La Torino ibrida di oggi, che somiglia all’Italia
Ci sono anche alcuni rilevanti aneddoti, come ci racconta Giorgio Inaudi, profondo conoscitore della realtà torinese: “A metà anni Cinquanta, mio padre aveva una piccola officina di decorazione dei vetri con cinque o sei operai, quasi sempre meridionali, i quali svolgevano tale mansione, comunque nella speranza prima o poi di andare alla Fiat per ottenere un impiego a lungo termine. Ecco, quando uno dei suoi operai se ne andava, mio padre si recava alla Stazione di Porta Nuova, aspettava il Treno del Sole e, mentre la gente scendeva, chiedeva: cerchi lavoro? E così facevano artigiani e piccoli imprenditori, che offrivano lavoro a una moltitudine di gente che non era ancora scesa dalla carrozza. Non era l’operaio che cercava il lavoro, ma il padrone che cercava l’operaio”. Ma alcuni mestieri sono cambiati con l’immigrazione, gli chiedo? Risposta: “I nuovi venuti non erano artigiani, ma sostanzialmente agricoltori che divenivano operai; difficilmente si sostituivano agli artigiani piemontesi”.

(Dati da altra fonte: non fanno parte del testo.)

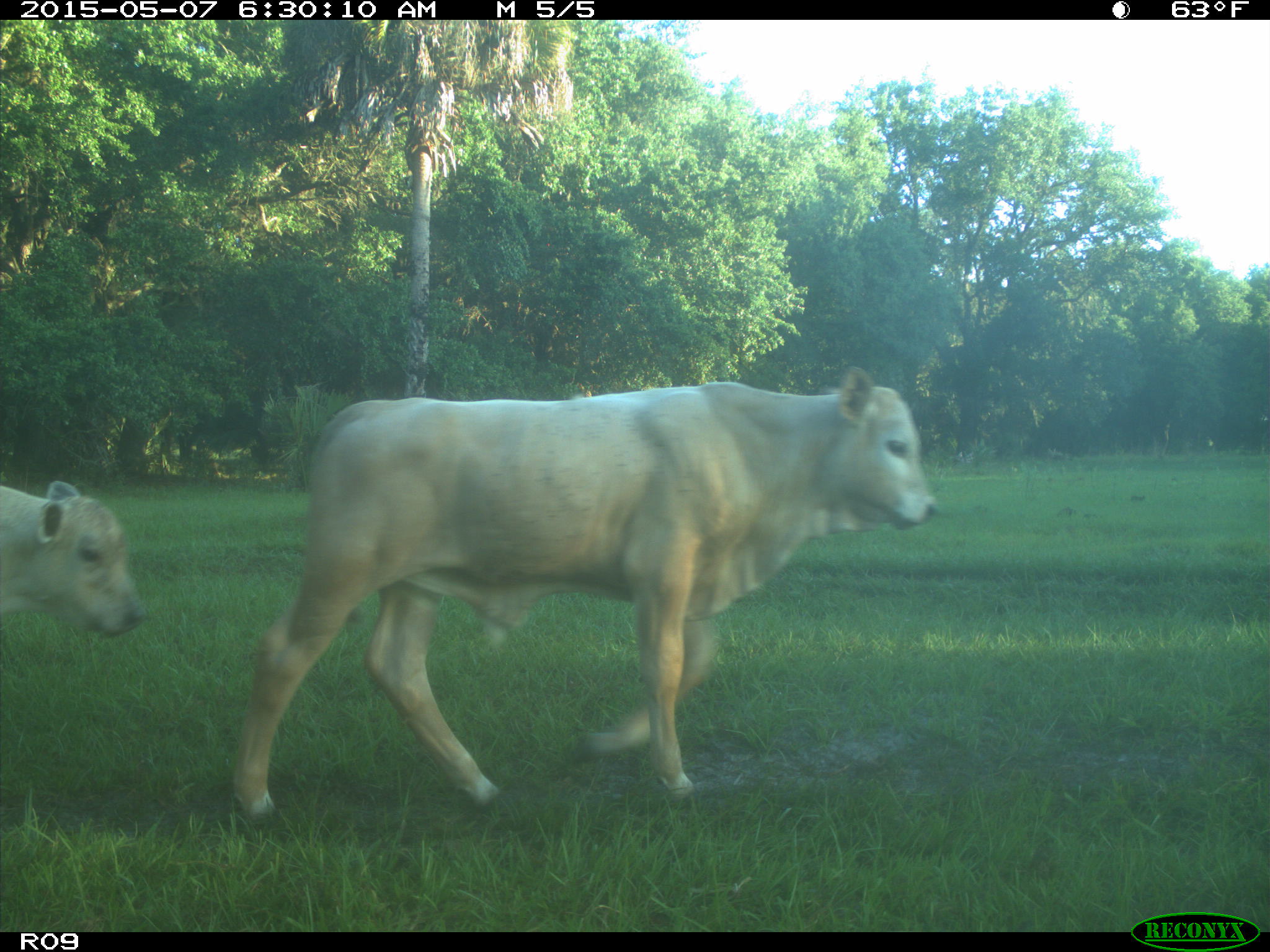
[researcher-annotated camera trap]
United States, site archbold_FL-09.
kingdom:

Aldo Cazzullo, infine, nel suo L’Italia de noantri. Come siamo diventati tutti meridionali (2009, ed. Mondadori) definisce la Torino di oggi una città ibrida, priva di un’identità definita. Metà della popolazione è di origine meridionale, e non si è integrata come a Milano; è composta da ragazzi nati a Torino ma che parlano con accento pugliese o campano, calabrese o siciliano. Torino, insomma, assomiglia all’Italia molto più di quanto non sia mai accaduto. Ci sono più dipendenti comunali che operai Fiat. Si mangia per strada, ogni ristorante ha aperto il suo “dehors”, come si dice qui; ci sono pure i funghi per scaldarsi d’inverno, come nelle città turistiche. La cultura industriale è ancora viva, come dimostra lo sbarco della Fiat a Detroit, che ripercorre a ritroso il viaggio del senatore Agnelli, il quale un secolo fa aveva importato dall’America il fordismo, mentre ora è Torino a esportare la tecnologia e il lavoro italiani.